December 18, 2015

WHAT SHALL WE DO WITH THE SURPLUS:

A New Era of Health-Care Innovation (Joseph Jimenez, 12/18/15, Project Syndicate)

The new wave of innovation is attributable to three key factors: the ability to personalize therapy, the capacity to get treatments to market faster, and improved engagement with patients.

First, major advances in our knowledge of genomics - specifically, the way diseases manifest and develop in the body at the genetic level - are improving our ability to target illness at each stage and improve the patient experience. Genetic markers, for example, can indicate which patients are likely to benefit from a drug, thereby improving outcomes while allowing patients to avoid potentially painful side effects of treatments that are unlikely to work.

For early-stage breast cancer patients, genetic markers show whether chemotherapy is likely to have an impact, or if hormone therapy alone is the better option. A new lung cancer drug developed by my company, Novartis, is effective only in patients with non-small-cell lung cancer who have a particular genetic mutation.

The use of genomic expertise to improve health care is just beginning. One promising area of investigation is CRISPR - a cutting-edge tool that could allow us to delete, repair, or replace the genes that cause disease. As our understanding of the characteristics of a particular patient's illness becomes increasingly precise, treatment will become increasingly effective and will reduce the risk of side effects.

Moreover, advances in our understanding of disease are boosting the efficiency of the drug development process, making it possible to bring new innovations to market faster.
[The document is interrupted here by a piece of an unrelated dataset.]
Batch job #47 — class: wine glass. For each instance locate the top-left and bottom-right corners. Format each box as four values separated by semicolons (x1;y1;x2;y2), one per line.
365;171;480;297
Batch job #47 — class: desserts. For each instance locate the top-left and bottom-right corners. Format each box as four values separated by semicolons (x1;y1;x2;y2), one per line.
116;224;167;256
For example, genetic testing is being used to pre-select participants for clinical trials, cutting recruitment times. With this approach, research can begin in as little as three weeks, compared to the 34 weeks, on average, for a standard trial. Add to that our ability to analyze data more quickly, and to make more precise decisions about dosing, and the clinical trial timeframe shrinks considerably.
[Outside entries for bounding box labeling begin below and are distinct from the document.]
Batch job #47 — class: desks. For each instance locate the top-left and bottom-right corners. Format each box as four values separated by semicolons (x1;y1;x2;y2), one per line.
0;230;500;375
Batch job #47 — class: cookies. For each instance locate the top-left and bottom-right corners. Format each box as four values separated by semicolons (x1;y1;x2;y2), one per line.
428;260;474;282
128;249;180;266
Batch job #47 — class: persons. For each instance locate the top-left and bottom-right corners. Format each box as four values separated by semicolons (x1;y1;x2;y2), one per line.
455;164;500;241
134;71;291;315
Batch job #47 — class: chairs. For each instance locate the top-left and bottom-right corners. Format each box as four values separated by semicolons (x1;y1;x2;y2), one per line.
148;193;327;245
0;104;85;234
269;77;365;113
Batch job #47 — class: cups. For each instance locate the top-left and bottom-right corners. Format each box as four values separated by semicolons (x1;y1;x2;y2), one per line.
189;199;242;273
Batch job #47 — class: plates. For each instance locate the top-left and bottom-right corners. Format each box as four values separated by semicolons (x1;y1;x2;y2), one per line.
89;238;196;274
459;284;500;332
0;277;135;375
Finally, real-time data and emerging technology tools have the potential to improve patient engagement and adherence, especially among those with chronic conditions caused by non-communicable diseases (NCDs). As the world's population ages, the incidence of NCDs is expected to rise, accounting for 52 million deaths annually by 2030. More than 80% of NCD deaths are the result of chronic conditions such as cardiovascular and respiratory diseases, cancer, and diabetes.